▶ **Excerpted text**:
◆ ◆ ◆ ◆ ◆

- Promotion: Ring of Honor
- Date: Night 1: October 14, 2016 Night 2: October 15, 2016
- City: Night 1: Chicago Ridge, Illinois Night 2: Dearborn, Michigan
- Venue: Night 1: Frontier Fieldhouse Night 2: Ford Community & Performing Arts Center
- Attendance: Night 1: 700 Night 2: N/A (the combined total attendance for both nights is 1,400)

Pay-per-view chronology
| ← Previous All Star Extravaganza VIII | Next → Survival of the Fittest |

Glory By Honor chronology
| ← Previous XIV | Next → XVI |

= Glory By Honor XV =

Professional wrestling event

Glory By Honor XV was a two night, two city professional wrestling event produced by the U.S.-based wrestling promotion Ring of Honor, and the 15th Glory By Honor. The first night of the event took place on October 14, 2016 at the Frontier Fieldhouse in Chicago Ridge, Illinois. The second part of the event took place on October 15, 2016 at Ford Community & Performing Arts Center in Dearborn, Michigan.

== Storylines ==
Glory By Honor XV featured professional wrestling matches involving wrestlers engaged in scripted feuds or storylines that play out on ROH's television program, Ring of Honor Wrestling. Wrestlers portrayed heroes (faces) or villains (heels) as they followed a series of events that built tension and culminated in a wrestling match or series of matches.

◆ ◆ ◆ ◆ ◆

▶ **Extracted entries**:
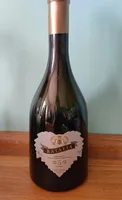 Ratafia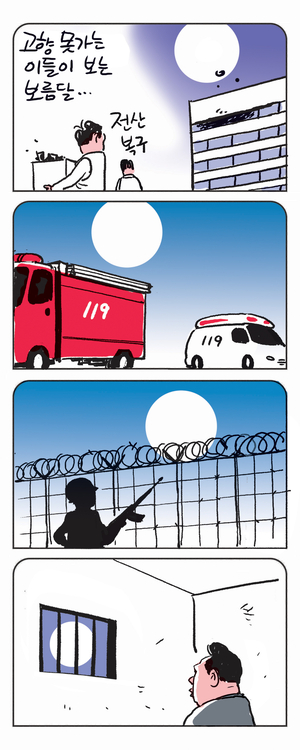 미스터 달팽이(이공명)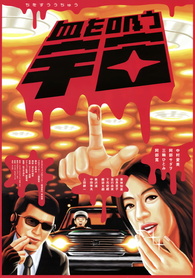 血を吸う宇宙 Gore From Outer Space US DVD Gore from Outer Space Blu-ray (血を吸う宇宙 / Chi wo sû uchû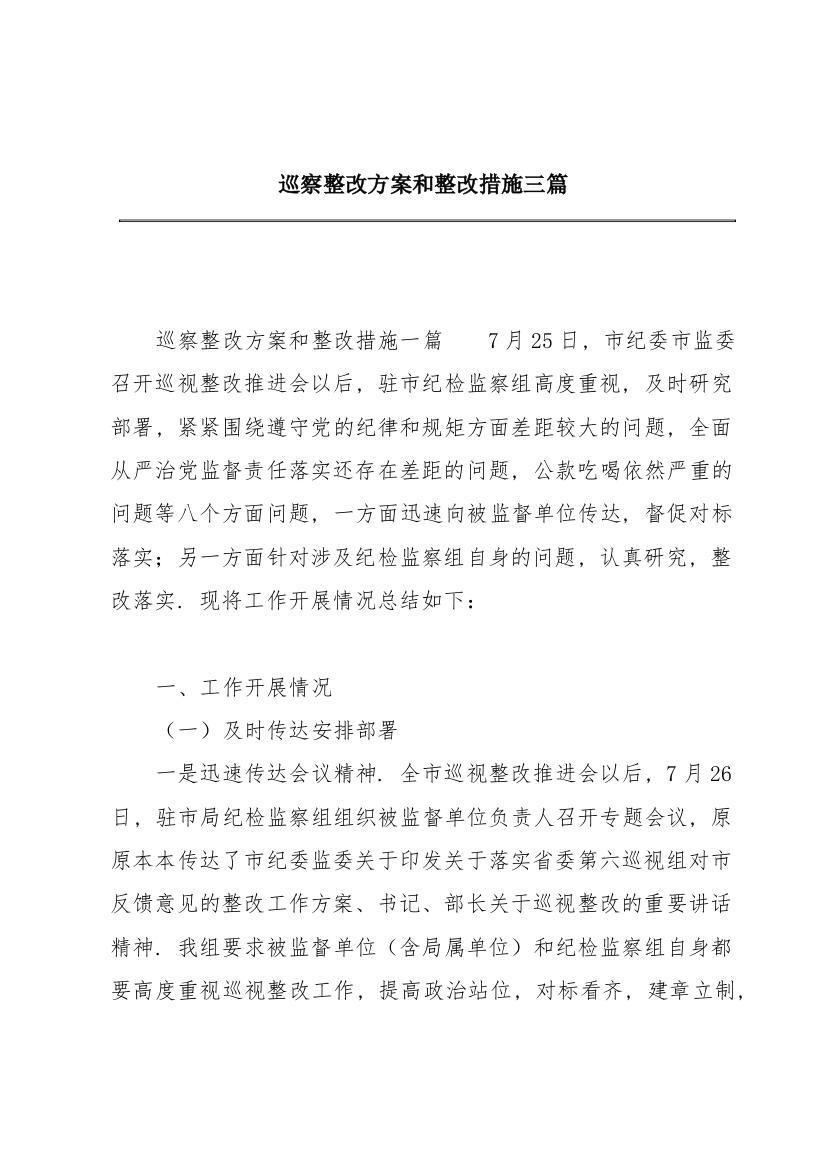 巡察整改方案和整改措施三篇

◆ ◆ ◆ ◆ ◆

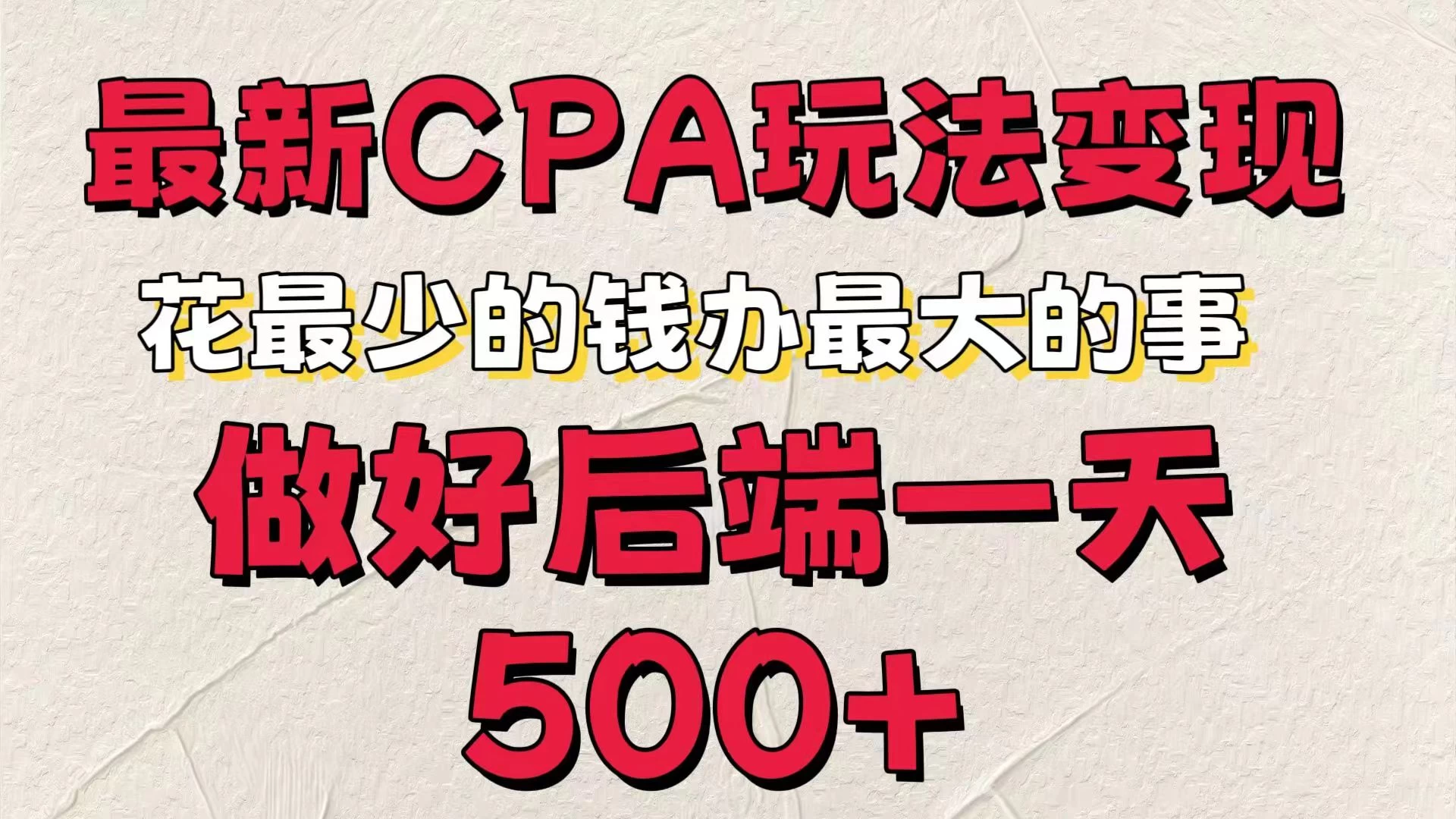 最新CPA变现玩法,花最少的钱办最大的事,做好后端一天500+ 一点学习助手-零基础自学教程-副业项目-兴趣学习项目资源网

◆ ◆ ◆ ◆ ◆

▶ **Task goal**: Rewrite the part of the Glory By Honor XV text that opens with the words containing "Pay-per-view chronology" and closes with "in Dearborn, Michigan.", swapping "two night" for "two-night". The material has nothing to do with the Glory By Honor XV text.

▶ **Result below**:
Pay-per-view chronology
| ← Previous All Star Extravaganza VIII | Next → Survival of the Fittest |

Glory By Honor chronology
| ← Previous XIV | Next → XVI |

= Glory By Honor XV =

Professional wrestling event

Glory By Honor XV was a two-night, two city professional wrestling event produced by the U.S.-based wrestling promotion Ring of Honor, and the 15th Glory By Honor. The first night of the event took place on October 14, 2016 at the Frontier Fieldhouse in Chicago Ridge, Illinois. The second part of the event took place on October 15, 2016 at Ford Community & Performing Arts Center in Dearborn, Michigan.